> THE REQUEST:
Reproduce the listing lines starting with the line containing "In this setting, is" and going on through the line containing "1.31 meters", changing "green plant" to "leafy plant" and keeping all else identical.

(Entries from a dataset)

__________________________________________________

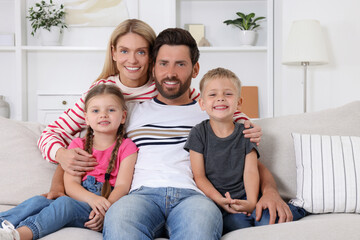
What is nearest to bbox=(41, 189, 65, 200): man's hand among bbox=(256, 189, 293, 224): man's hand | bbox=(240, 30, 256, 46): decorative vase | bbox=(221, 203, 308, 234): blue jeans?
bbox=(221, 203, 308, 234): blue jeans

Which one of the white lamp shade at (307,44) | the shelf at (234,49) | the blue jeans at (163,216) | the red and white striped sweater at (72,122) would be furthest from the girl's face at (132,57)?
→ the shelf at (234,49)

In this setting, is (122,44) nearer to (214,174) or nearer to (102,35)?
(214,174)

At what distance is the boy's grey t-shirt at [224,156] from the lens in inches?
56.9

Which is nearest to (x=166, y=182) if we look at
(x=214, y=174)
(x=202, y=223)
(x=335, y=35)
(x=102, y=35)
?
(x=214, y=174)

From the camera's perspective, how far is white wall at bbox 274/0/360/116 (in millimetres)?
3131

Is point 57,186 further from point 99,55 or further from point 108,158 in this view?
point 99,55

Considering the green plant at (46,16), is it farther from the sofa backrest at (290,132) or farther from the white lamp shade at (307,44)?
the sofa backrest at (290,132)

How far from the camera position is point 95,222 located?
1.31 meters

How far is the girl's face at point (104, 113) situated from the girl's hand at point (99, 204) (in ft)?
0.95

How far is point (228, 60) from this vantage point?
3.74 meters

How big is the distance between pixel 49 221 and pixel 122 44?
0.84 meters

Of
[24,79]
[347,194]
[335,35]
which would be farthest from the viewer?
[24,79]

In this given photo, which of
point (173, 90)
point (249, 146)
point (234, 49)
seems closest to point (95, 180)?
point (173, 90)

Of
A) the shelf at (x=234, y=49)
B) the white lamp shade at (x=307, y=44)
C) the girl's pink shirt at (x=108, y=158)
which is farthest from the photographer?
the shelf at (x=234, y=49)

__________________________________________________

> RESPONSE FOR THIS EXERCISE:
In this setting, is (122,44) nearer to (214,174) or nearer to (102,35)?
(214,174)

At what distance is the boy's grey t-shirt at [224,156] from the lens in inches?
56.9

Which is nearest to (x=166, y=182) if we look at
(x=214, y=174)
(x=202, y=223)
(x=335, y=35)
(x=102, y=35)
?
(x=214, y=174)

From the camera's perspective, how far is white wall at bbox 274/0/360/116 (in millimetres)?
3131

Is point 57,186 further from point 99,55 or further from point 108,158 in this view?
point 99,55

Considering the leafy plant at (46,16), is it farther from the sofa backrest at (290,132) or farther from the white lamp shade at (307,44)?
the sofa backrest at (290,132)

How far from the camera position is point 95,222 located?
1.31 meters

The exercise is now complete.